Discurso durante a 33ª Sessão Deliberativa Ordinária, no Senado Federal

Elogios ao trabalho desempenhado pela CSP. Manifestação contra a ampliação, indicada nos votos já proferidos no âmbito de "habeas corpus" em julgamento no STF, dos casos submetidos ao foro por prerrogativa de função. Aplausos à PEC 333/2017, que promove a extinção do foro especial por prerrogativa de função nos casos de crimes comuns, aprovada pelo Senado Federal. Censura ao alegado desequilíbrio institucional provocado pela atuação do Supremo.

Autor
Eduardo Girão (NOVO - Partido Novo/CE)
Nome completo: Luis Eduardo Grangeiro Girão
Casa
Senado Federal
Tipo
Discurso
Resumo por assunto
Atuação do Judiciário, Atuação do Senado Federal:
  • Elogios ao trabalho desempenhado pela CSP. Manifestação contra a ampliação, indicada nos votos já proferidos no âmbito de "habeas corpus" em julgamento no STF, dos casos submetidos ao foro por prerrogativa de função. Aplausos à PEC 333/2017, que promove a extinção do foro especial por prerrogativa de função nos casos de crimes comuns, aprovada pelo Senado Federal.
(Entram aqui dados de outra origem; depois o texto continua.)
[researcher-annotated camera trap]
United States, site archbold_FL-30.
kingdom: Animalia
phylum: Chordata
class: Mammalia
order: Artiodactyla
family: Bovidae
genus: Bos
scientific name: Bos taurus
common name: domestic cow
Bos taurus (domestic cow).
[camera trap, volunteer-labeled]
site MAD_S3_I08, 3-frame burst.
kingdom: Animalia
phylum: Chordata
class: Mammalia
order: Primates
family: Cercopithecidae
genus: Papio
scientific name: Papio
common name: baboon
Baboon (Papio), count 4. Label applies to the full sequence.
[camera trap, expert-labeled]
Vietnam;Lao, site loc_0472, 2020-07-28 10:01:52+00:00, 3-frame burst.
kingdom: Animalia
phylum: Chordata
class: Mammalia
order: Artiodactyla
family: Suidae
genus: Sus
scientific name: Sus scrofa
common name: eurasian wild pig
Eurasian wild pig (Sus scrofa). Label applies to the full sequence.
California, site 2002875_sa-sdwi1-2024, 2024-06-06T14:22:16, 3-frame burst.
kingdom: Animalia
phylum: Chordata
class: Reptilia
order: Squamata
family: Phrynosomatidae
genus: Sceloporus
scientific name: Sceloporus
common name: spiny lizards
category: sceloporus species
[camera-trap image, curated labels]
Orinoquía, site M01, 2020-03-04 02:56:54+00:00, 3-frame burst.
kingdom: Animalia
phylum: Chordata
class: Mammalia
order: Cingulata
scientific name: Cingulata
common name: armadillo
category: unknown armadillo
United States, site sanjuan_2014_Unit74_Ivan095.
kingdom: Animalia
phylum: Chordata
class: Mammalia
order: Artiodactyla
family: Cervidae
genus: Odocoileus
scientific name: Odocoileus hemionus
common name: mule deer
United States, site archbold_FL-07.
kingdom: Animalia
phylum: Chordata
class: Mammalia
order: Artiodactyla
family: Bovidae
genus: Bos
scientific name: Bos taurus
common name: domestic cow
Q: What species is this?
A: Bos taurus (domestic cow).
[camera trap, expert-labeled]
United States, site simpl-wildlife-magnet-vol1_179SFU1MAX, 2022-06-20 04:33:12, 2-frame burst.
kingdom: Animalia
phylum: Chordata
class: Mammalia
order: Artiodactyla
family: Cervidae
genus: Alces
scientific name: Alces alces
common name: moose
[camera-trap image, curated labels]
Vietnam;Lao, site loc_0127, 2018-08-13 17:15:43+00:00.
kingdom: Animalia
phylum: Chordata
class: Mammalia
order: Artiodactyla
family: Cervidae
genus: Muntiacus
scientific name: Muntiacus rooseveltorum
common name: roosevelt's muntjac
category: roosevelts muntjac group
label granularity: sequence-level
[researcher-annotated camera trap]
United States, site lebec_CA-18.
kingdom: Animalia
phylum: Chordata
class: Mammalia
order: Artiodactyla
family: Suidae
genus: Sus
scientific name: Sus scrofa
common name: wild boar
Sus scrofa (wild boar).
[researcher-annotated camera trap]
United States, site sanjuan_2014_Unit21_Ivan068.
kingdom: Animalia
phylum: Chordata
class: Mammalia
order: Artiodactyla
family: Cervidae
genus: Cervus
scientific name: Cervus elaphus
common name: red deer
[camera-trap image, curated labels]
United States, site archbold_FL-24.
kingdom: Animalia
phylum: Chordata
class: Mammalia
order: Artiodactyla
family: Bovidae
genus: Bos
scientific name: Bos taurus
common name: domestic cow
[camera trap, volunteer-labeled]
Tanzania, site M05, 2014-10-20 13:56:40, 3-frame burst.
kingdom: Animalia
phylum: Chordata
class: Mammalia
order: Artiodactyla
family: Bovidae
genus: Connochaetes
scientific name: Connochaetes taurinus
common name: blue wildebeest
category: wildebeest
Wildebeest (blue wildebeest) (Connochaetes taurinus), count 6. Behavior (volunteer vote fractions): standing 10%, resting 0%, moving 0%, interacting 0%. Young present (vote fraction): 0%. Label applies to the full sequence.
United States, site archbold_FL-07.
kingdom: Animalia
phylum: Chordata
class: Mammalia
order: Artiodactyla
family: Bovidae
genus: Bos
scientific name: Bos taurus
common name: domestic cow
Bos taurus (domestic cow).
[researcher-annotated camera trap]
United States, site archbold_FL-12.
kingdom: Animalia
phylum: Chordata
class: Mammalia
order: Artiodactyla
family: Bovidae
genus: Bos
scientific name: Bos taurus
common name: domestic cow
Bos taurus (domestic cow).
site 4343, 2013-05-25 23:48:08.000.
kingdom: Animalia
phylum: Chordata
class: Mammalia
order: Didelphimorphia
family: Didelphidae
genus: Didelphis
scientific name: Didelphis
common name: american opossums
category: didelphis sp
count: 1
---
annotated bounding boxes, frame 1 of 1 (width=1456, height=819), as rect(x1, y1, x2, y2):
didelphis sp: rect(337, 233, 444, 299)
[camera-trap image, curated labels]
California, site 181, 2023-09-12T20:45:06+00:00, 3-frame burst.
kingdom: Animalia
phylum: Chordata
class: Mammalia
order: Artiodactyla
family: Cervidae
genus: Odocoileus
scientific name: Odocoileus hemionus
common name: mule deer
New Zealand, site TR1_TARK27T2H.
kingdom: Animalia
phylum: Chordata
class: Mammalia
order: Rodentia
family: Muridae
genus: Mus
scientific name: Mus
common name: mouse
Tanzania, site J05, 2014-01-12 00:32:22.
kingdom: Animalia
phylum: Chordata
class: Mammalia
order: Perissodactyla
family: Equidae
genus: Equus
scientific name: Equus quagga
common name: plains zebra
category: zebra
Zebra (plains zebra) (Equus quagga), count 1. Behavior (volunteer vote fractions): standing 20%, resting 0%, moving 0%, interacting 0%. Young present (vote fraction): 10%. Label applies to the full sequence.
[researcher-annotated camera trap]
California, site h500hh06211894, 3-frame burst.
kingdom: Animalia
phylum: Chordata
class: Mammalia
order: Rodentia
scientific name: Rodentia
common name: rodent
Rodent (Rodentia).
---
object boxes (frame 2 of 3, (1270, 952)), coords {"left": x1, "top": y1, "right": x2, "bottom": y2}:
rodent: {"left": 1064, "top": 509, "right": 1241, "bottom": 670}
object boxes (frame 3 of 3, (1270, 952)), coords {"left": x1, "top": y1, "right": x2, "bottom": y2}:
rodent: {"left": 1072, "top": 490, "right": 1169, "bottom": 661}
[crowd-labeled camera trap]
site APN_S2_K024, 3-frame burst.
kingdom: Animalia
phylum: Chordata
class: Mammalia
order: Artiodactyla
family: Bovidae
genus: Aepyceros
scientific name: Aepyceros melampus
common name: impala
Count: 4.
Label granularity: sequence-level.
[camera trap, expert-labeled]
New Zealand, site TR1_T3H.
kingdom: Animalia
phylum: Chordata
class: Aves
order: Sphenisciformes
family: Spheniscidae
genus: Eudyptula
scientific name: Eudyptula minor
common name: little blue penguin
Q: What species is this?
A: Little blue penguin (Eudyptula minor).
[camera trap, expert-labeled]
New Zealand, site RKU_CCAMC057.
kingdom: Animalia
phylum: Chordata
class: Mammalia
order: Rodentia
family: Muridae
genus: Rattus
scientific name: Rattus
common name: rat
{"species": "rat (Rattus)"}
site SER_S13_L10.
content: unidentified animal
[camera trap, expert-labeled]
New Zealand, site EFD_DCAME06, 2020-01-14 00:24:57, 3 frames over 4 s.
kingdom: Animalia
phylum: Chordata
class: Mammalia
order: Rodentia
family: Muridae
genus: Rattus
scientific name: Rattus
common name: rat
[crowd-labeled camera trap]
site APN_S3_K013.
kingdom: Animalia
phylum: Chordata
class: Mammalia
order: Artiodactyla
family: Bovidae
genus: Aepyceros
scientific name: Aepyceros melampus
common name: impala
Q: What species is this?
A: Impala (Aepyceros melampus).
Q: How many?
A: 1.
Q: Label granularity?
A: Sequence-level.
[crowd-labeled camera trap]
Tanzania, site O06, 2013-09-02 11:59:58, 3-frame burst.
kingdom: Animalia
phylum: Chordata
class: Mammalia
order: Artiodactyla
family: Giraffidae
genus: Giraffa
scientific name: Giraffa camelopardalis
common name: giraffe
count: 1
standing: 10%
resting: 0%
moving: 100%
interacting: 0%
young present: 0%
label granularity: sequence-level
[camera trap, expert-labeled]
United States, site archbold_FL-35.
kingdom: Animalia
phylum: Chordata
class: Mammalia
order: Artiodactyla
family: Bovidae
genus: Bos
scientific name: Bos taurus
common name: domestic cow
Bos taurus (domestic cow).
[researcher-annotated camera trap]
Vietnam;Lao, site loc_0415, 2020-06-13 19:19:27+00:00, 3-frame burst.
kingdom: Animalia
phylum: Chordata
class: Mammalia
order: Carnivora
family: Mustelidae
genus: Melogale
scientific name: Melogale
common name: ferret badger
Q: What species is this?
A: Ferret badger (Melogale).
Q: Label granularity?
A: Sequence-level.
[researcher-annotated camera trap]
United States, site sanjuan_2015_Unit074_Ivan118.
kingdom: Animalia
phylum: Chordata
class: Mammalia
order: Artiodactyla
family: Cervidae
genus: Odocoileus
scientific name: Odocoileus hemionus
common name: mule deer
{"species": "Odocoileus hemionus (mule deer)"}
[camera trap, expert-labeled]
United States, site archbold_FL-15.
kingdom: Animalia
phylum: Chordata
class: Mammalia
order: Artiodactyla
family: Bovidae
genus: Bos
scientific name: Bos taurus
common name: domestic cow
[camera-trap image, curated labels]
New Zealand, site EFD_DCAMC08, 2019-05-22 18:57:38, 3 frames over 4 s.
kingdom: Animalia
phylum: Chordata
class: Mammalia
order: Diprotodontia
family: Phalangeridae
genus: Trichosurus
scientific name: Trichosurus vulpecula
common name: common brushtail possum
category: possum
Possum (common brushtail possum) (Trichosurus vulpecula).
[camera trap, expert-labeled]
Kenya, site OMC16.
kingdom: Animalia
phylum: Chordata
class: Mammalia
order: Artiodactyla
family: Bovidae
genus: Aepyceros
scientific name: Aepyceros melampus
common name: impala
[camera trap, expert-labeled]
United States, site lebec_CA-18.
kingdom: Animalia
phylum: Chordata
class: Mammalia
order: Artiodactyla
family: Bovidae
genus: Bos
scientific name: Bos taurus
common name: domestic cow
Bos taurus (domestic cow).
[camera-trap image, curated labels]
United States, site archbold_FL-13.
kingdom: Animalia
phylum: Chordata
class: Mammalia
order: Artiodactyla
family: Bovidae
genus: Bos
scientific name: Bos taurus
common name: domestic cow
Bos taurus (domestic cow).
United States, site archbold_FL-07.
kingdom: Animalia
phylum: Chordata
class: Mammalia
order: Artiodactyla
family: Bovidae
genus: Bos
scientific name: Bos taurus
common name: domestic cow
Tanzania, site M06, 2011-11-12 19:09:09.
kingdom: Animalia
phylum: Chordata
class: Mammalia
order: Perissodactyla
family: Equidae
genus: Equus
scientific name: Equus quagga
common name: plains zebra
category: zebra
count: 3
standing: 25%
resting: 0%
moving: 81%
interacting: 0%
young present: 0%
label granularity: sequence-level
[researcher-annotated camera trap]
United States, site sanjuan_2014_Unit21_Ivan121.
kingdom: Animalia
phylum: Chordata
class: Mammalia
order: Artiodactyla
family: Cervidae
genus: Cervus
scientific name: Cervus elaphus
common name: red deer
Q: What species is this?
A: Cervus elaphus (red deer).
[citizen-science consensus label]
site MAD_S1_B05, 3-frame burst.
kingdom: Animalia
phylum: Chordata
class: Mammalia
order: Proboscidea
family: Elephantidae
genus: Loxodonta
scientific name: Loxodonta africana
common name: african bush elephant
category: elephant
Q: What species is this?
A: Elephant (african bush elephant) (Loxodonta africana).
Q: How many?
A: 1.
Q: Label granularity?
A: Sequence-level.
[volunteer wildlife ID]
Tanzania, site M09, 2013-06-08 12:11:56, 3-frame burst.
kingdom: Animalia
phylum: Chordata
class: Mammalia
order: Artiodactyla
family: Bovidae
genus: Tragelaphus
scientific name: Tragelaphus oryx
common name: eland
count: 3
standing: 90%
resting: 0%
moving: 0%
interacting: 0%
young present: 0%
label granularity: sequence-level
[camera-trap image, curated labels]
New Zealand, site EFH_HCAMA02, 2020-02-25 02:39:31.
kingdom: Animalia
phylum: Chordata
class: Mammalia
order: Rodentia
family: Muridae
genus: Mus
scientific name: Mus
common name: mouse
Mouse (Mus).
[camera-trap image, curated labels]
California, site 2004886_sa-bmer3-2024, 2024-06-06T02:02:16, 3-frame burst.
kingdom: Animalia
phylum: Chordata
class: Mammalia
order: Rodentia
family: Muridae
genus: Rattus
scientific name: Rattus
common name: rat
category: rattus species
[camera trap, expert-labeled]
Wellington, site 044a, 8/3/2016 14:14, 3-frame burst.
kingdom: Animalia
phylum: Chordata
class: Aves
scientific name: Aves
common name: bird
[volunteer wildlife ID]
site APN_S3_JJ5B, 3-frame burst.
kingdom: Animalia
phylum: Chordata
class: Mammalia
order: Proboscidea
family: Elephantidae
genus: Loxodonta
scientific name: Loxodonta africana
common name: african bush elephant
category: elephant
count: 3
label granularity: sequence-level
Censura ao alegado desequilíbrio institucional provocado pela atuação do Supremo.
Publicação
Publicação no DSF de 04/04/2024 - Página 15
Assuntos
Outros > Atuação do Estado > Atuação do Judiciário
Outros > Atuação do Estado > Atuação do Senado Federal
Indexação
  • CRITICA, PARTICIPAÇÃO, JOSE DIRCEU, SESSÃO, DEMOCRACIA, CAMARA DOS DEPUTADOS.
  • CRITICA, REVISÃO, SUPREMO TRIBUNAL FEDERAL (STF), LEGISLAÇÃO, AMPLIAÇÃO, ABRANGENCIA, PRERROGATIVA DE FUNÇÃO, CONSEQUENCIA, AUMENTO, IMPUNIDADE, CRIME, CORRUPÇÃO.
  • CRITICA, EXCESSO, QUANTIDADE, PROCESSO, JULGAMENTO, SUPREMO TRIBUNAL FEDERAL (STF).

    O SR. EDUARDO GIRÃO (Bloco Parlamentar Vanguarda/NOVO - CE. Para discursar. Por videoconferência.) – Muitíssimo obrigado, Sr. Presidente.

    Estou acompanhando o debate aí de vocês e lembrando que a justiça precisa ser para todos. É muito importante que a gente tenha esse olhar humano sempre, mas sem vitimismo. É importante que a justiça seja para todos.

    E eu fico muito triste de, na semana passada, ter tido a minha voz calada, por exemplo – e eu não vi nenhuma solidariedade de alguns colegas na sessão dos 200 anos do Senado –, e ontem ter visto aí o José Dirceu, condenado desde a época do mensalão, algo assim surreal, na tribuna do Senado, falando sobre democracia. Parece surreal o que acontece no Brasil, os dois pesos e duas medidas.

    Então, eu sou muito feliz em participar da sessão... de todas as sessões da Comissão de Segurança Pública, que tem feito um grande trabalho, sim, no combate à corrupção. Ontem mesmo, aprovamos projeto para que se devolva em dobro o corrupto... o dinheiro roubado. E tem que ser punido, tem que se aumentar as penas, como também, em outros casos, a gente precisa endurecer, porque a justiça tem que ser para todos. E quem está preso, hoje, no Brasil, muitas vezes é um cidadão de bem.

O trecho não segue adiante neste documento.